You’re starting a company, or you’re managing and IT department.
Someone needs to keep the lights on, so you look to hire a Sysadmin, or a managed service provider (which is just a bunch of sysadmins paired with people who dont know how to speak Klingon)
Pause, and ask yourself the following question:
“Do I want a Sysadmin? Or do I want a Developer who knows how to be a Sysadmin?”
Turns out there are quite a few developers who also know how to do operations work and do so really effectively. The people who do this kind of work have had all sorts of titles: Systems Engineers, Systems Administrators, Unlucky Developers, Operations, etc.
You want someone who can automate backups, and testing of those backups in a way that removes themselves as bottlenecks. You want someone who can write the API you need for your developers to push code updates every single hour to QA and production, and do so in a reliable fashion (with rollback)
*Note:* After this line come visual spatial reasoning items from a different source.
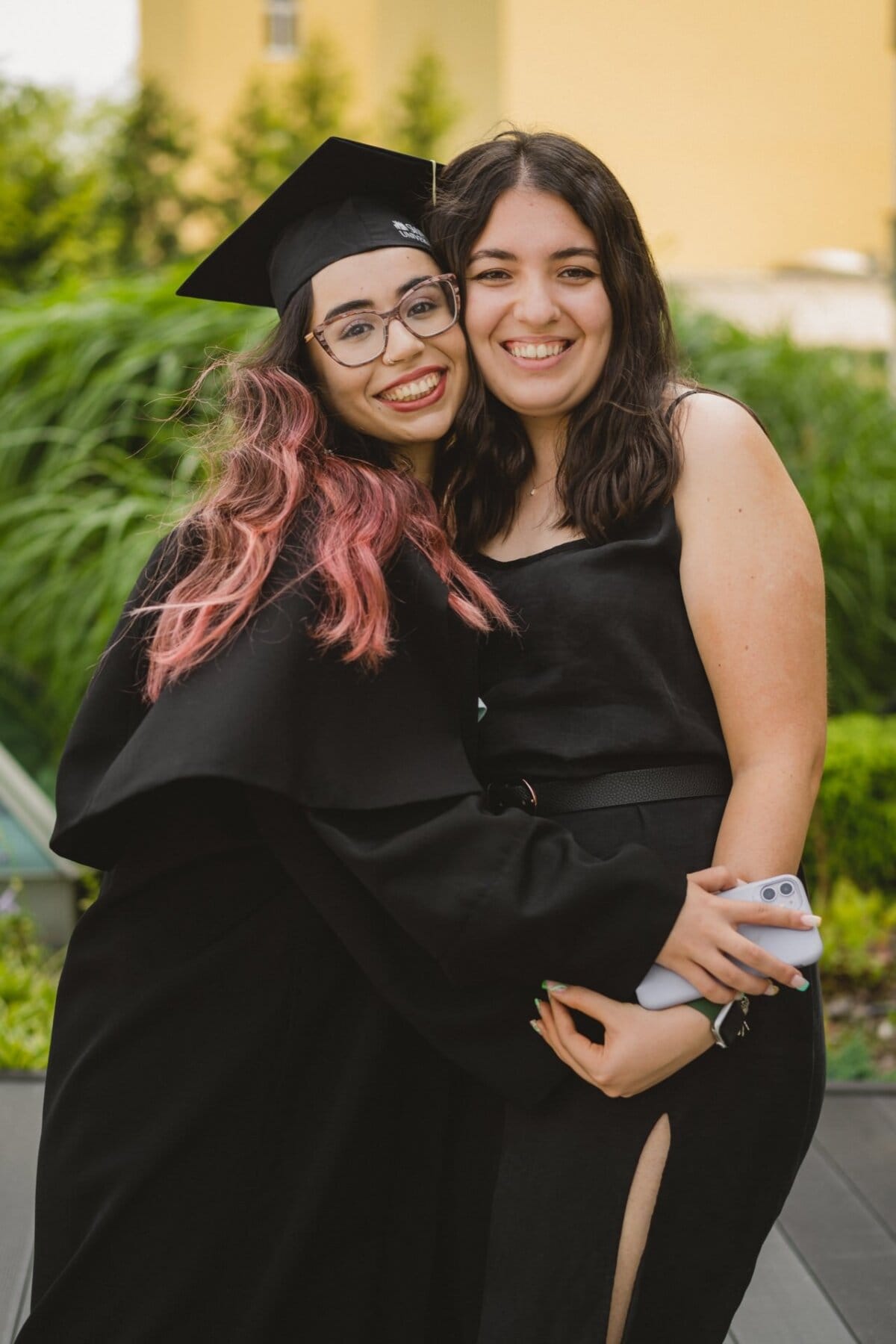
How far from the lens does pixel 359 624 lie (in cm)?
161

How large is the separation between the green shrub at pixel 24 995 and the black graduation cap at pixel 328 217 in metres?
2.16

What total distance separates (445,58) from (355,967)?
21205 millimetres

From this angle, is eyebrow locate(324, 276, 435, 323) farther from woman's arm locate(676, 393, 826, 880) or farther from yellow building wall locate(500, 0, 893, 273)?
yellow building wall locate(500, 0, 893, 273)

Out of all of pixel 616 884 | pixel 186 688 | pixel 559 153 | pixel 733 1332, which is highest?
pixel 559 153

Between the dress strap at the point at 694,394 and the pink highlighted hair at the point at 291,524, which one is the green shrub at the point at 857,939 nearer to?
the dress strap at the point at 694,394

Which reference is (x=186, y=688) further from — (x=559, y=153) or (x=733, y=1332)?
(x=733, y=1332)

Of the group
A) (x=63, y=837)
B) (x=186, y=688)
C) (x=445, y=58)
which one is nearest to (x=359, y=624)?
(x=186, y=688)

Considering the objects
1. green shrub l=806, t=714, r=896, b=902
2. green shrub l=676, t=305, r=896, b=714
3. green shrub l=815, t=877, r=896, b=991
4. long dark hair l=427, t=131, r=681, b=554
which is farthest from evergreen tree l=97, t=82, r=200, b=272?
long dark hair l=427, t=131, r=681, b=554

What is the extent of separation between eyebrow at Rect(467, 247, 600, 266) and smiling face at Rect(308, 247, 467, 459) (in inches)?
3.1

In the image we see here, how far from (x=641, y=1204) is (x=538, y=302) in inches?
48.4

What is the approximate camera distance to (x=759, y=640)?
1.71 m

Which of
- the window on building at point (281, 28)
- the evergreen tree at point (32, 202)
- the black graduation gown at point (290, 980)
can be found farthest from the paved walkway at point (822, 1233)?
the window on building at point (281, 28)

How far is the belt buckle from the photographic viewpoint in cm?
178

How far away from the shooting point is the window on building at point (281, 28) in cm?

These are the people you want to hire.
Trust me.
The key question you have to ask yourself is this:
“How many people does it take to keep my operation up and running 24×7?”
A ‘decent’ sysadmin can handle more than 50 computers on their own
A ‘good’ sysadmin can handle more than 200
An ‘Awesome’ sysadmin can handle more than 1000.
The new name for this role is is ‘DevOps’ for Developer + Operations. They’re people who keep lights on, and ensure that you’ll keep the lights on if you get 1,000,000 customers tomorrow. The kind of people who will work themselves out of a job because they’ve automated *everything*. The kind of people who actually enjoy writing code that manages other computers. Yep. They actually exist.
Stop asking for what you think you want. There’s a whole other class of developer out there – begging for a challenge.